Martha Coolidge (born August 17, 1946, New Haven, Connecticut, U.S.) is an American filmmaker who achieved commercial success directing films often underlain by a feminist perspective.
Coolidge’s father was a professor of architecture at Yale University (and third cousin of U.S. Pres. Calvin Coolidge), and her parents encouraged her to be an artist. She pursued a career as a folksinger but, unsuccessful, turned to acting, which eventually led to her interest in directing films. She enrolled at the Rhode Island School of Design in Providence, where she studied directing and produced an animated short for her first film. During the Vietnam War she moved to Canada, where she worked for a daily children’s television program. Upon her return to the United States she studied at New York University’s film school, the School of Visual Arts, and Columbia Graduate School, both in New York City. She then began to make highly praised and personal documentary films, including Not a Pretty Picture (1975), her semiautobiographical film about date rape. After failing to complete Photoplay, a film on which she had worked for two and a half years, Coolidge again went to Canada, where she directed a television miniseries.
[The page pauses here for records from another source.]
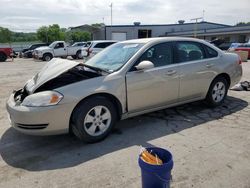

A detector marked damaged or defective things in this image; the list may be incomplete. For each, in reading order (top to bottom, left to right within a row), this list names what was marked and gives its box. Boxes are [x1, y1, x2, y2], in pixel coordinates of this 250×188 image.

damaged hood [25, 57, 79, 92]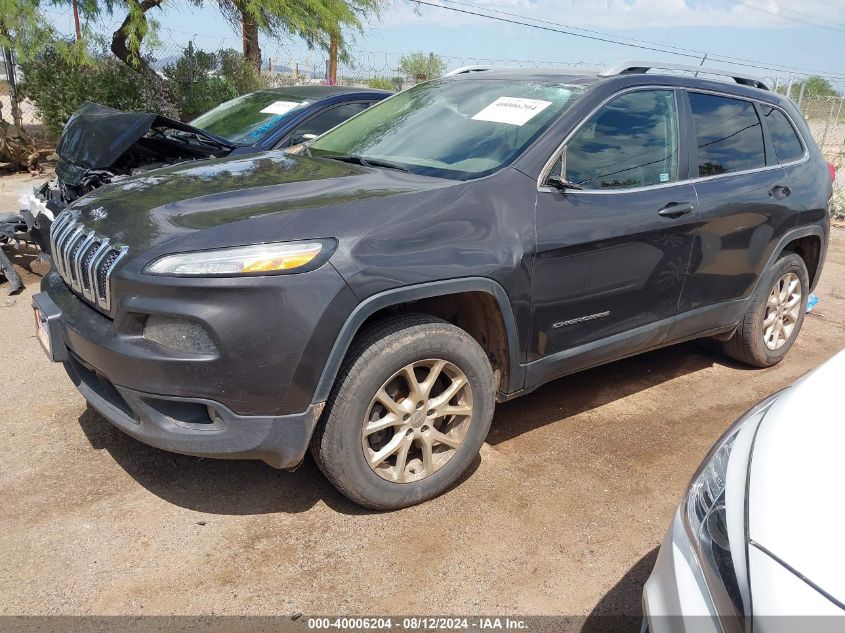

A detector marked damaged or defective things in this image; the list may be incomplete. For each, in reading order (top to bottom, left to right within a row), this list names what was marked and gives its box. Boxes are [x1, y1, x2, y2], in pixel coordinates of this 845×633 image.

crumpled hood [56, 99, 231, 183]
damaged car behind [13, 84, 390, 252]
windshield of damaged car [190, 92, 310, 145]
crumpled hood [67, 150, 454, 252]
windshield of damaged car [306, 79, 584, 179]
crumpled hood [744, 354, 844, 604]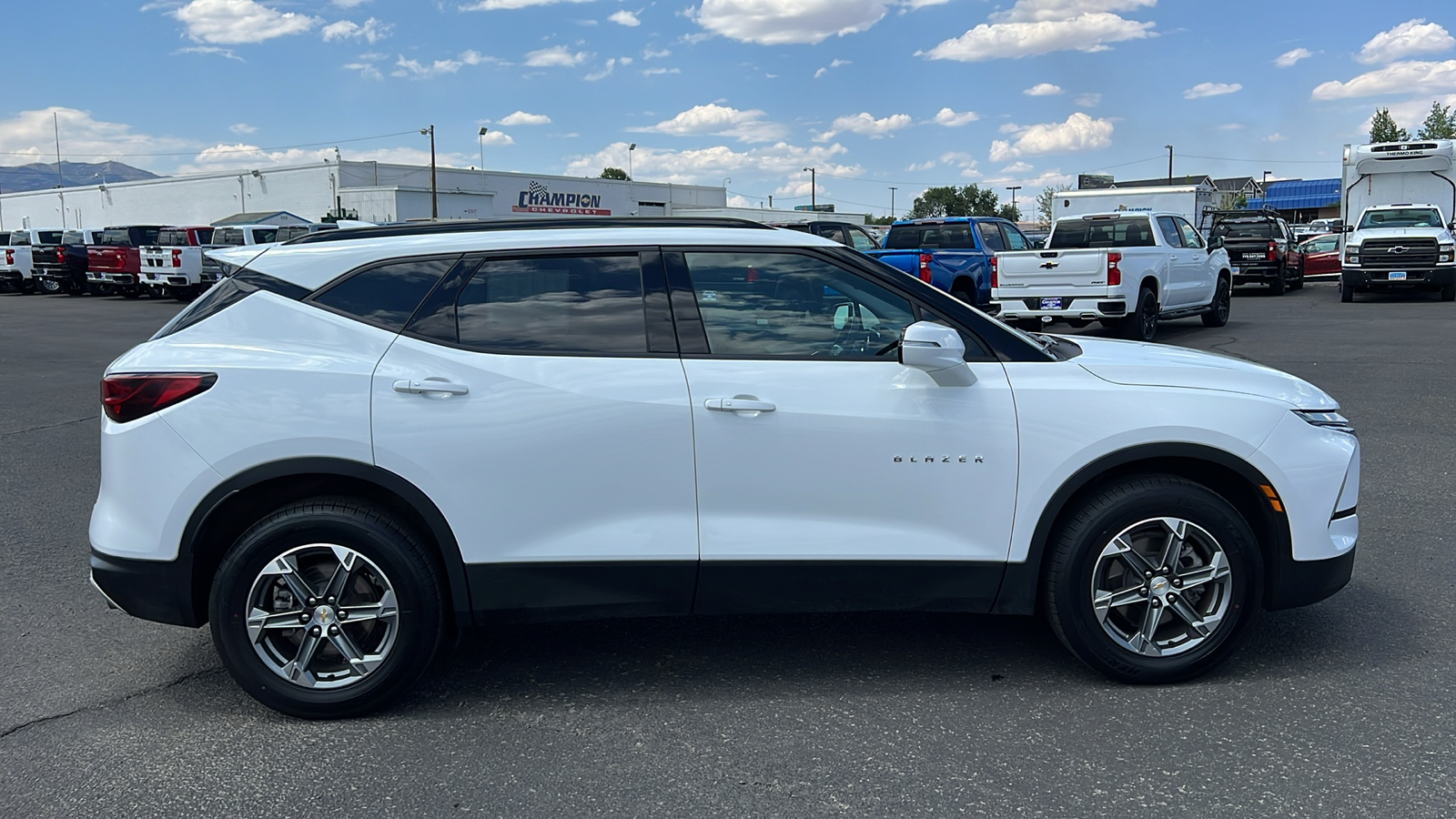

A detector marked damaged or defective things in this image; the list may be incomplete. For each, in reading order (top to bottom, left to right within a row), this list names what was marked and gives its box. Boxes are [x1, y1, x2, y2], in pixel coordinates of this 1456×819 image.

cracked pavement [0, 284, 1450, 810]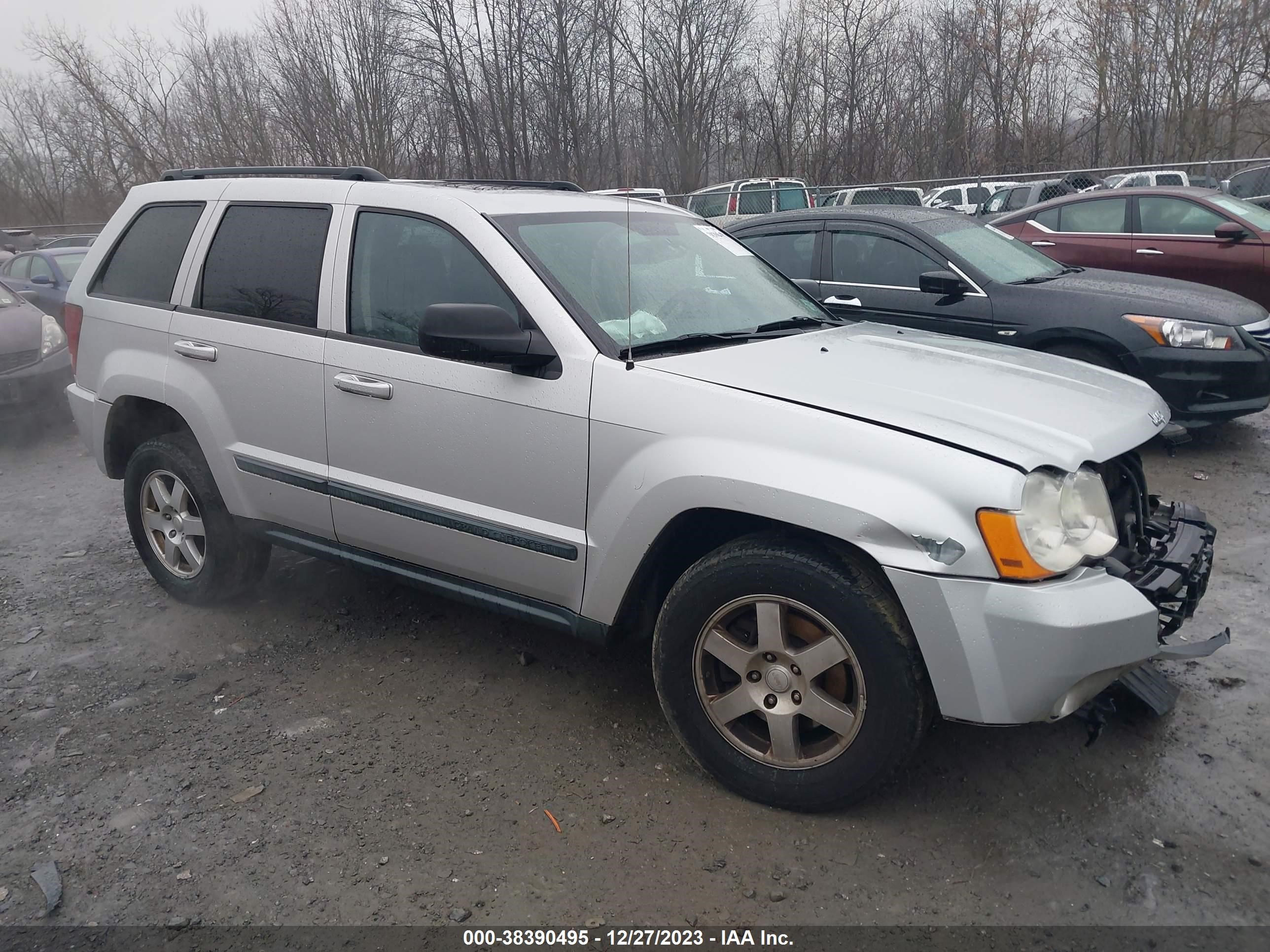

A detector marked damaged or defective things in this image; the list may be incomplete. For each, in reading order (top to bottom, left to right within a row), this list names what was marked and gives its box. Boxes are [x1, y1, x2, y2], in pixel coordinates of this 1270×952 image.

damaged front bumper [879, 500, 1224, 721]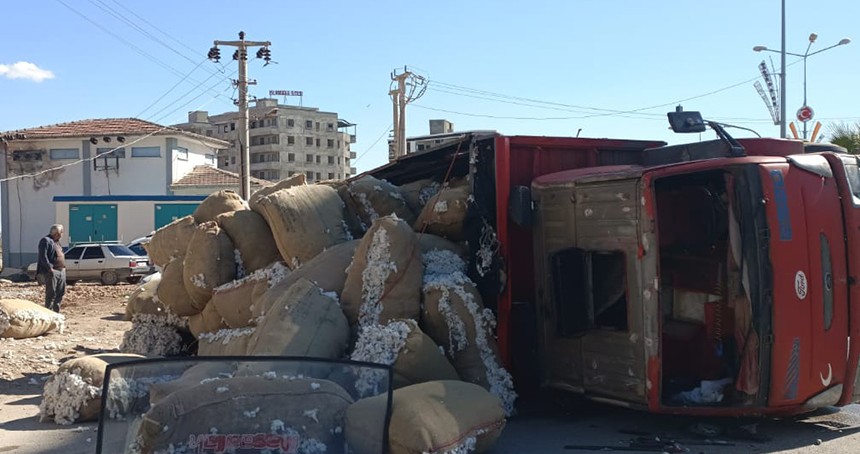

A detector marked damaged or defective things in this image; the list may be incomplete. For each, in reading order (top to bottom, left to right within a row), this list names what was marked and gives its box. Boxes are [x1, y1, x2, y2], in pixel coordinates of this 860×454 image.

overturned red truck [366, 111, 860, 414]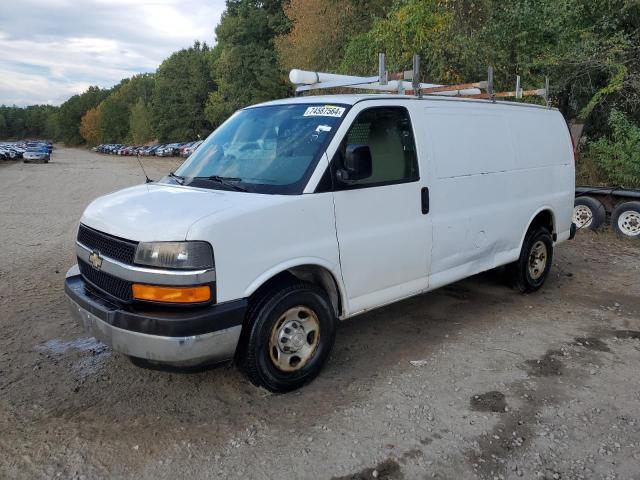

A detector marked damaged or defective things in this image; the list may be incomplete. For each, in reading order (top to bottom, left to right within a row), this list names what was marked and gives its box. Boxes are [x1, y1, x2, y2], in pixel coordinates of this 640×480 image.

rusty steel wheel rim [528, 240, 548, 282]
rusty steel wheel rim [268, 306, 320, 374]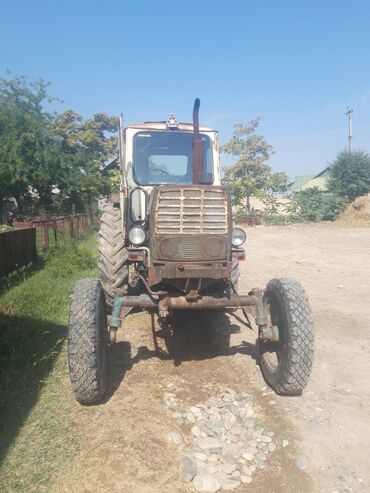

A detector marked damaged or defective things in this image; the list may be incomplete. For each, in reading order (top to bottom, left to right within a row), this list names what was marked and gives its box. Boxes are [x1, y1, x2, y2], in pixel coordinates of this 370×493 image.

rusty tractor [68, 98, 314, 402]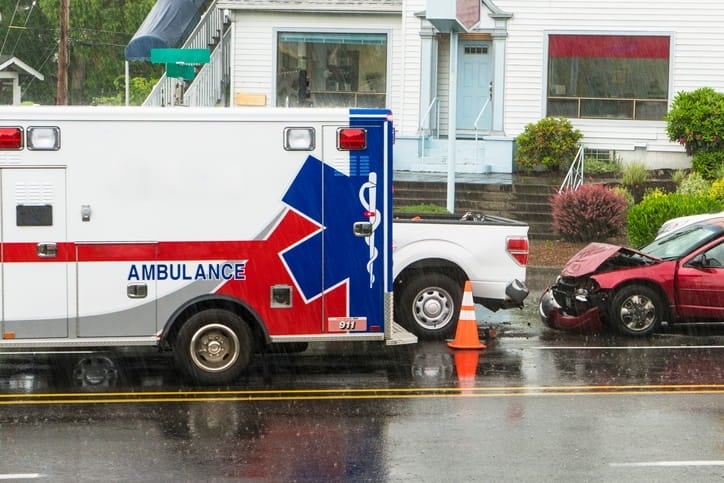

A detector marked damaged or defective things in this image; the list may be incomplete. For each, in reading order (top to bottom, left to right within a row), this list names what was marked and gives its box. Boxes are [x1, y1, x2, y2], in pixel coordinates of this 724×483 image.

crumpled car hood [564, 244, 660, 278]
damaged front bumper [540, 288, 604, 332]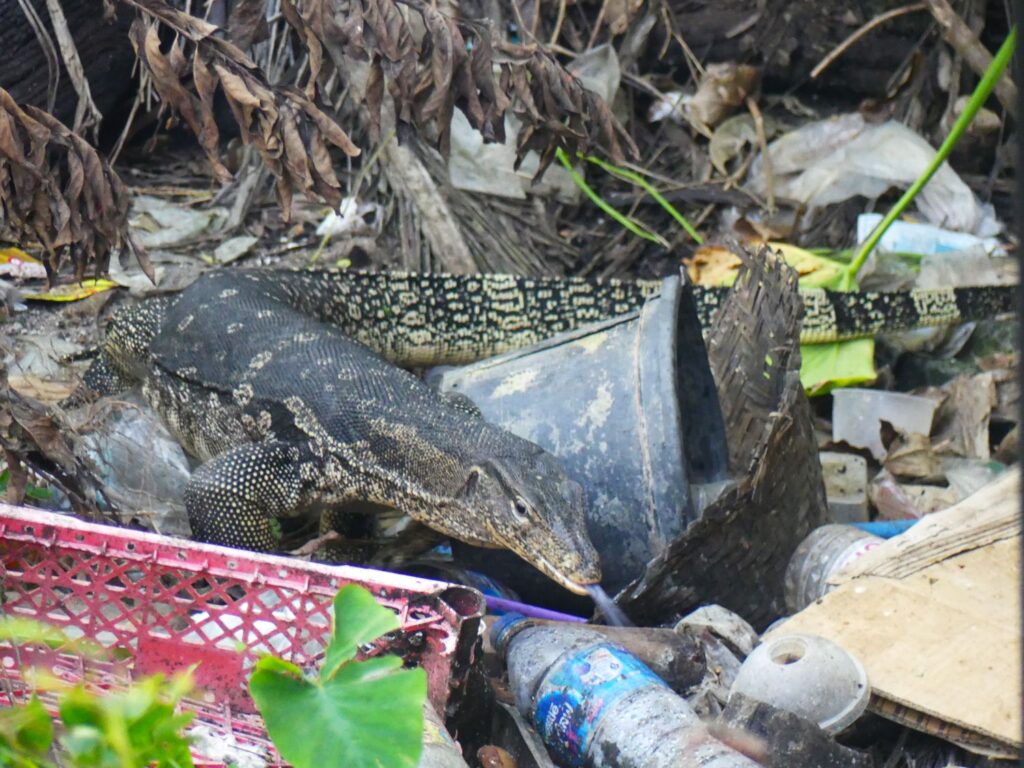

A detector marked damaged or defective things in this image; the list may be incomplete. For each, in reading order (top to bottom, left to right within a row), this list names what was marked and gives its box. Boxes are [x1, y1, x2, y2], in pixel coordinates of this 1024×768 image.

broken plastic container [428, 278, 732, 600]
broken plastic container [828, 388, 940, 460]
broken plastic container [788, 520, 884, 612]
broken plastic container [732, 632, 868, 736]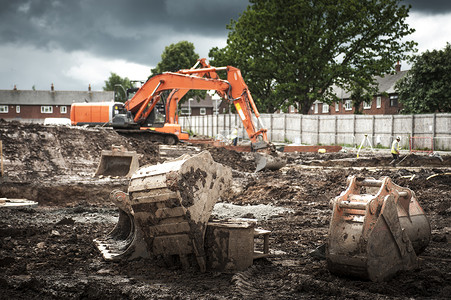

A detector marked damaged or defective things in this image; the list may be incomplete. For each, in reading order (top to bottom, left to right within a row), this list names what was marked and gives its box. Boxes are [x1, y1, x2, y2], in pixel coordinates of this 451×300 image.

rusty bucket attachment [97, 145, 141, 177]
rusty bucket attachment [92, 151, 233, 270]
rusty bucket attachment [254, 152, 286, 173]
rusty bucket attachment [326, 176, 432, 282]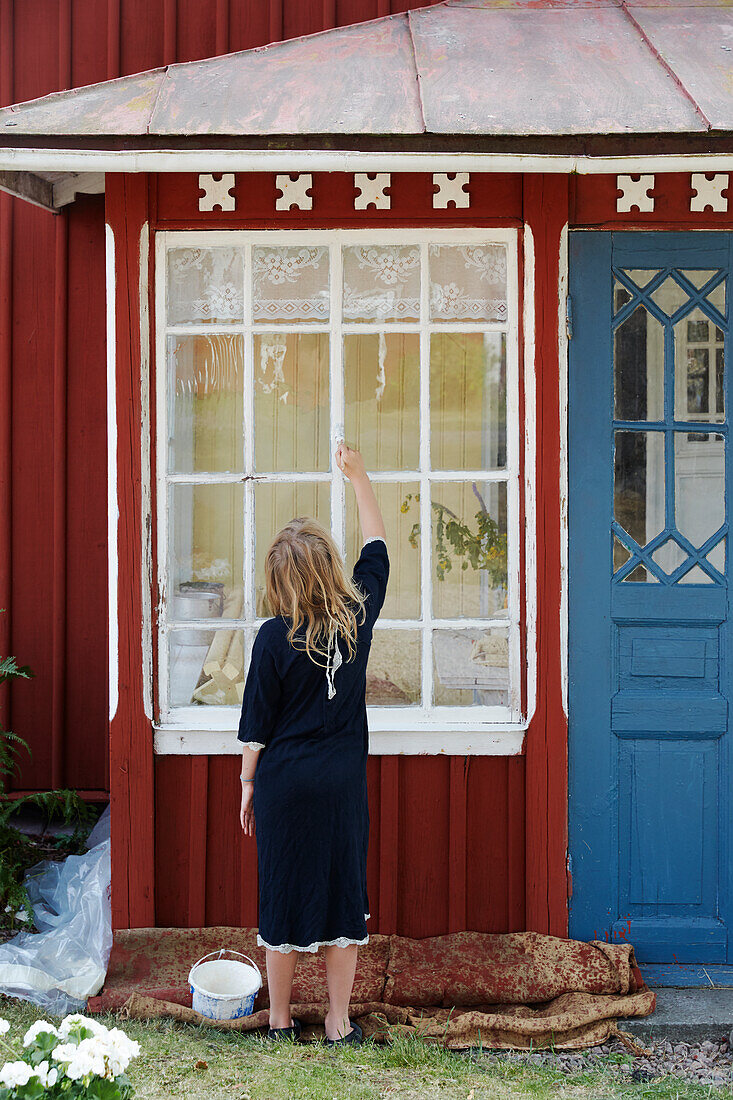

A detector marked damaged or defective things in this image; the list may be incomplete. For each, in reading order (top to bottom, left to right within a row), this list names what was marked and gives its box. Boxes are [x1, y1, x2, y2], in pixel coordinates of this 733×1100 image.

Back in the United States, she achieved her first commercial success. In 1983 she became one of few women ever to direct a teen movie with the highly successful Valley Girl. Two years later she directed her first major Hollywood studio movie, Real Genius. Her other feature films included Rambling Rose (1991); Lost in Yonkers (1993), based on Neil Simon’s award-winning play; Angie (1994), a feminist film that examines the friendship between two women as one of them faces single motherhood; Out to Sea (1997), starring Walter Matthau and Jack Lemmon; The Prince & Me (2004); and Material Girls (2006). She also directed the made-for-television movie Introducing Dorothy Dandridge (1999) and episodes for a number of TV series, including Weeds, Psych, CSI: Crime Scene Investigation, Madam Secretary, and Angie Tribeca.
Coolidge served on the boards of several film organizations and was instrumental in the founding of the Association of Independent Video and Filmmakers. From 2002 to 2003 she served as the first female president of the Directors Guild of America.